= The task =
Reproduce every one of the following entries word for word, in the same order, without answering any of them.

*** Given records ***

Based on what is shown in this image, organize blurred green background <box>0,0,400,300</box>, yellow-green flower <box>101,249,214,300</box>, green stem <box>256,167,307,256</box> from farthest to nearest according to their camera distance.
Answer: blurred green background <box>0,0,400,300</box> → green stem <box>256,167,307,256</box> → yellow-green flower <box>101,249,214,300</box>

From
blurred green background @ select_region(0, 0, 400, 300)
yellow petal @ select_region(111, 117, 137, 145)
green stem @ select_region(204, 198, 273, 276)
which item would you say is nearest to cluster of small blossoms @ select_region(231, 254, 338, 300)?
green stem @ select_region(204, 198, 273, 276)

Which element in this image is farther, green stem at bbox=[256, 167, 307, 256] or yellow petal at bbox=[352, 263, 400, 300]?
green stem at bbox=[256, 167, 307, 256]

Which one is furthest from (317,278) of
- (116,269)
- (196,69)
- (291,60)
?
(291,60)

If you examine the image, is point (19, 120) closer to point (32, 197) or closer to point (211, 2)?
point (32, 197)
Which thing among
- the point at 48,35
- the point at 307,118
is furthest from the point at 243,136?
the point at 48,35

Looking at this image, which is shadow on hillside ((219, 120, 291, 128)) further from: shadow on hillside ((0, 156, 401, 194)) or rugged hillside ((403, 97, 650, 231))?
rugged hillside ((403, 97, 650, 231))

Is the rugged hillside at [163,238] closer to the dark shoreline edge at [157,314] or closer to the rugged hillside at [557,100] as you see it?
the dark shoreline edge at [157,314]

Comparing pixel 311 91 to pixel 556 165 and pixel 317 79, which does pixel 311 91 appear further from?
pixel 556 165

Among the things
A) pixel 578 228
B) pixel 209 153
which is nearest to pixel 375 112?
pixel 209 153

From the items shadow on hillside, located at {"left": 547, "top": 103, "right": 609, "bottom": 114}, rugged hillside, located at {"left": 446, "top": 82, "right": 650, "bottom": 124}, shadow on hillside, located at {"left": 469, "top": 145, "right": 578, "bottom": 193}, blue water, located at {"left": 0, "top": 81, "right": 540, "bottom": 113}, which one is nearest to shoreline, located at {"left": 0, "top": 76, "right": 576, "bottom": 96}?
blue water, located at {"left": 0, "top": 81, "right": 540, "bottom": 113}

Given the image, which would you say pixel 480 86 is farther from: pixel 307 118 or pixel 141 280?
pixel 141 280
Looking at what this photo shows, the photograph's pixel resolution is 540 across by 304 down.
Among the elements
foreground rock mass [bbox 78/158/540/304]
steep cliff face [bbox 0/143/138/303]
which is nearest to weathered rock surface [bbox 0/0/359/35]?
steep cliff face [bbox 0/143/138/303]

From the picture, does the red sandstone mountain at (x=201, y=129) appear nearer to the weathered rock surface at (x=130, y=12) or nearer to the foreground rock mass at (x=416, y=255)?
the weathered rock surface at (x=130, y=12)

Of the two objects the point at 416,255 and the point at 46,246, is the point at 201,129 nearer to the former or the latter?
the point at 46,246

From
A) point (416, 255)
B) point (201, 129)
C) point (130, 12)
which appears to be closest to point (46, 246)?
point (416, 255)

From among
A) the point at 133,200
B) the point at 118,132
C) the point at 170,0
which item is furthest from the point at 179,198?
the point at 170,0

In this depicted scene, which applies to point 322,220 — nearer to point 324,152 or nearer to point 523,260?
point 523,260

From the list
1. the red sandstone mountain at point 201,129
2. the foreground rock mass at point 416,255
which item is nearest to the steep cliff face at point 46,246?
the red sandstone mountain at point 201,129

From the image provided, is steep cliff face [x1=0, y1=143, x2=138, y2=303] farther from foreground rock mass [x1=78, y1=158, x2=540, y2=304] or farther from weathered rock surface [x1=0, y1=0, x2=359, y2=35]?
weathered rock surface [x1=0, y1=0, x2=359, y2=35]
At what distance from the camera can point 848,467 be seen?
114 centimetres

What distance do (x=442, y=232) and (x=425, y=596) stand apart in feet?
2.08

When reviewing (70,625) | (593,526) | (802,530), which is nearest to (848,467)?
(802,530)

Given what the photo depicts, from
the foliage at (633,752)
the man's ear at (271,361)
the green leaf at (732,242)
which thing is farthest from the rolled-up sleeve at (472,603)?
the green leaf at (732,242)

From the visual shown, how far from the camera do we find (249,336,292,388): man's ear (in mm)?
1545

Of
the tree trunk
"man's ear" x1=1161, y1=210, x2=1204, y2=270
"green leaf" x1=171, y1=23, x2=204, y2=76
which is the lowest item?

***

= Full answer =
Based on what is shown in this image, organize blurred green background <box>0,0,400,300</box>, yellow-green flower <box>101,249,214,300</box>, green stem <box>256,167,307,256</box> from farthest to nearest according to their camera distance.
Answer: blurred green background <box>0,0,400,300</box> → green stem <box>256,167,307,256</box> → yellow-green flower <box>101,249,214,300</box>

From
blurred green background @ select_region(0, 0, 400, 300)
yellow petal @ select_region(111, 117, 137, 145)
green stem @ select_region(204, 198, 273, 276)
which item would you say is nearest to cluster of small blossoms @ select_region(231, 254, 338, 300)?
green stem @ select_region(204, 198, 273, 276)

Which element in this image is farther, green stem at bbox=[256, 167, 307, 256] or yellow petal at bbox=[352, 263, 400, 300]?
green stem at bbox=[256, 167, 307, 256]

Which one is furthest from (317,278) of
- (116,269)
- (196,69)
- (291,60)
?
(291,60)

If you examine the image, is point (19, 120) closer to point (32, 197) or closer to point (211, 2)?
point (32, 197)
Which thing among
- the point at 48,35
- the point at 307,118
is furthest from the point at 243,136?
the point at 48,35

Looking at this image, which is shadow on hillside ((219, 120, 291, 128)) further from: shadow on hillside ((0, 156, 401, 194)) or rugged hillside ((403, 97, 650, 231))?
rugged hillside ((403, 97, 650, 231))

Is the rugged hillside at [163,238] closer to the dark shoreline edge at [157,314] or closer to the rugged hillside at [557,100] as you see it?
the dark shoreline edge at [157,314]

Comparing pixel 311 91 to pixel 556 165 and pixel 317 79, which does pixel 311 91 appear further from?
pixel 556 165

Among the things
A) pixel 578 228
B) pixel 209 153
which is nearest to pixel 375 112?
pixel 209 153

From the items shadow on hillside, located at {"left": 547, "top": 103, "right": 609, "bottom": 114}, rugged hillside, located at {"left": 446, "top": 82, "right": 650, "bottom": 124}, shadow on hillside, located at {"left": 469, "top": 145, "right": 578, "bottom": 193}, blue water, located at {"left": 0, "top": 81, "right": 540, "bottom": 113}, which one is nearest to shoreline, located at {"left": 0, "top": 76, "right": 576, "bottom": 96}?
blue water, located at {"left": 0, "top": 81, "right": 540, "bottom": 113}

Given the image, which would you say pixel 480 86 is farther from: pixel 307 118 or pixel 141 280?
pixel 141 280
Looking at what this photo shows, the photograph's pixel resolution is 540 across by 304 down.
Among the elements
foreground rock mass [bbox 78/158/540/304]
steep cliff face [bbox 0/143/138/303]
which is nearest to weathered rock surface [bbox 0/0/359/35]?
steep cliff face [bbox 0/143/138/303]

From the picture, does the red sandstone mountain at (x=201, y=129) appear nearer to the weathered rock surface at (x=130, y=12) or nearer to the foreground rock mass at (x=416, y=255)?
the weathered rock surface at (x=130, y=12)

Of the two objects the point at 416,255 and the point at 46,246, is the point at 201,129 nearer to the former or the latter?
the point at 46,246

From
A) point (416, 255)
B) point (201, 129)
C) point (130, 12)
which appears to be closest to point (46, 246)?
point (416, 255)

From among
A) the point at 133,200
B) the point at 118,132
C) the point at 170,0
which item is furthest from the point at 179,198?
the point at 170,0

In this depicted scene, which applies to point 322,220 — nearer to point 324,152 or nearer to point 523,260?
point 523,260

From the list
1. the red sandstone mountain at point 201,129
2. the foreground rock mass at point 416,255
which item is nearest to the steep cliff face at point 46,246?
the red sandstone mountain at point 201,129

From the image provided, is steep cliff face [x1=0, y1=143, x2=138, y2=303] farther from foreground rock mass [x1=78, y1=158, x2=540, y2=304] or farther from weathered rock surface [x1=0, y1=0, x2=359, y2=35]?
weathered rock surface [x1=0, y1=0, x2=359, y2=35]
At what distance from the camera can point 848,467 be seen?
114 centimetres

What distance do (x=442, y=232) and (x=425, y=596) stand apart in feet?
2.08

When reviewing (70,625) | (593,526) | (802,530), which is nearest to (848,467)?
(802,530)

Given what the photo depicts, from
the foliage at (633,752)
the man's ear at (271,361)
the green leaf at (732,242)
which thing is farthest from the rolled-up sleeve at (472,603)?
the green leaf at (732,242)

From the visual shown, how far from the camera do we find (249,336,292,388): man's ear (in mm)?
1545

Of
the tree trunk
"man's ear" x1=1161, y1=210, x2=1204, y2=270
"green leaf" x1=171, y1=23, x2=204, y2=76
which is the lowest item?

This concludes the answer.